There are many changes I would like to make for myself. I have
habits I need to change — things to start doing, things to stop doing.
I feel I have a reached a point in my life where I have to take a long
look at my values. What's important? What's not important?
What am I going to do with the rest of my life?"
This friend of mine was writing
at mid-life. But the questions she raises are good ones for any number
of life stages — for any of those times when, like Abram, we are asked
to leave behind what is comfortable and familiar and set out into new
territory, trusting in God to show us the way. Whether at mid-life
or in young adulthood or in our later years, it seems that God is often
calling to you and me just as God called to Abram: "Go forth from
what is familiar, from what is comfortable, from what is tried and true.
Go forth into the new territory that I will show you."
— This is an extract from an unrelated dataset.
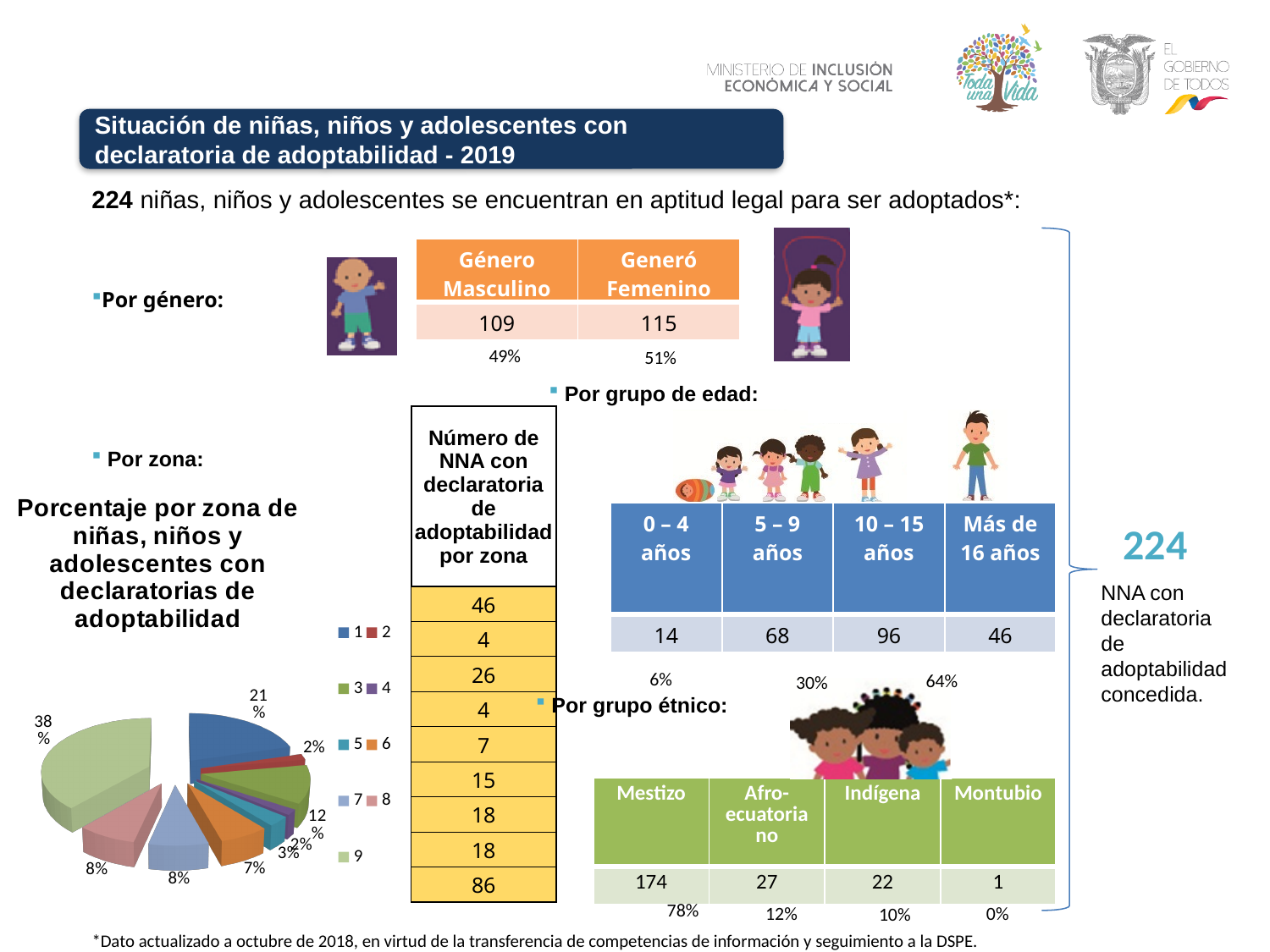
What is the largest percentage shown on the pie chart? 38% How many slices does the pie chart have? 9 What kind of chart is shown on the slide? Pie chart What is the title of the pie chart? Porcentaje por zona de niñas, niños y adolescentes con declaratorias de adoptabilidad Which has the larger share in the pie chart, category 1 or category 3? 1 What percentage is shown for category 3 in the pie chart? 12% What percentage is shown for category 1 in the pie chart? 21% What is the smallest percentage shown on the pie chart? 2% What is the difference in percentage points between the largest slice (38%) and the 21% slice in the pie chart? 17 What percentage is shown for category 9 in the pie chart? 38% Which legend category has the largest slice in the pie chart? 9 How many entries does the pie chart's legend list? 9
It can be disquieting to hear
this call upon our lives. Think of how hard it is to be asked,
say, to sit in a different pew on a Sunday morning, or to change some
aspect of your appearance. How much harder it is to leave other,
deeper things behind: relationships, even those that are no longer life
giving; a certain way of looking at the world; the judgments we form
of others. The hardest of all may be to leave behind certain well-engrained
habits of heart and mind. One Christian thinker, Daniel Clendenin,
is naming a deep truth, I believe, when he writes that "our ultimate
journey is to move from a self-regarding heart curved in on itself to
an other-regarding openness to the love of God, a love for others, and
a love for all [God's] world" (www.journeywithjesus.net, essay posted
2-11-08).
And still we are called forth. During Lent especially, we are called forth on a pilgrimage leading toward a cross and an empty tomb and a deeper sense of our identity as human beings made in the image and likeness of God. Our Lenten pilgrimage is an emblem of our lifelong journey of life and faith. The journey will not always be a smooth one; in fact we can almost count on rough patches and wrong turns and what may seem like dead ends. And yet, like Abram's, it is a journey of blessings: "I will bless you so that you will be a blessing." Listen for those blessings ringing in your ears as you journey on your way. And lean as if on a sturdy walking stick on the psalmist's assurance that our God will not let you stumble, that the Holy One who keeps you will not slumber nor sleep, that the Lord is your keeper, your shade at your right hand, the One who will keep your going out and your coming in from this time forth and forevermore. Amen.